KUTIPAN HALAMAN:

========

Senin 14 Oct 2019 16:26 WIB

Mata Rantai Guru Mutlak Diperlukan dalam Belajar Agama

Sanad atau mata rantai guru diperlukan untuk penguatan ilmu.

Rep: Fuji E Permana/ Red: Nashih Nashrullah
Suasana Pesantren Ramadhan (ilustrasi).
Foto: Antara/Syaiful Arif
Suasana Pesantren Ramadhan (ilustrasi).

REPUBLIKA.CO.ID, JAKARTA – Belajar mengaji ke ulama yang memiliki sanad (mata rantai guru) keilmuan adalah hal mutlak yang diperlukan pada era disrupsi sekarang ini. Sebab akan berbahaya jika mengaji ke orang yang tidak punya sanad keilmuan yang jelas.

========

TUJUAN TUGAS: Sebutkan semua nama orang yang tercantum dalam artikel tentang sanad keilmuan. Baris-baris berikut tidak berkaitan dengan artikel tentang sanad keilmuan.

DATA YANG DIBERIKAN:
========

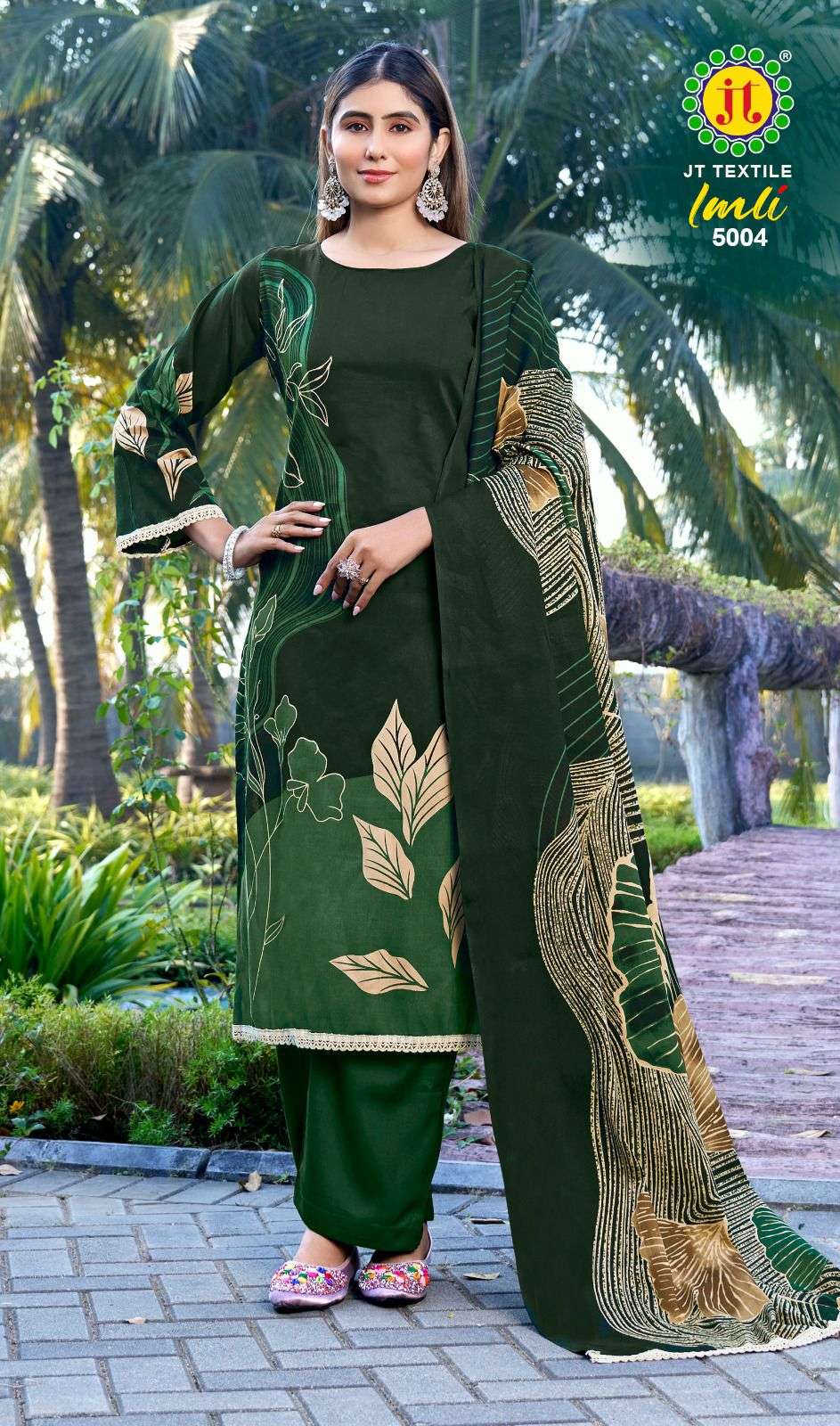 JT IMLI VOL 5 RAYON FOIL PRINT WITH FANCY WORK SUIT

========

HASIL LATIHAN: Fuji E Permana, Nashih Nashrullah, Syaiful Arif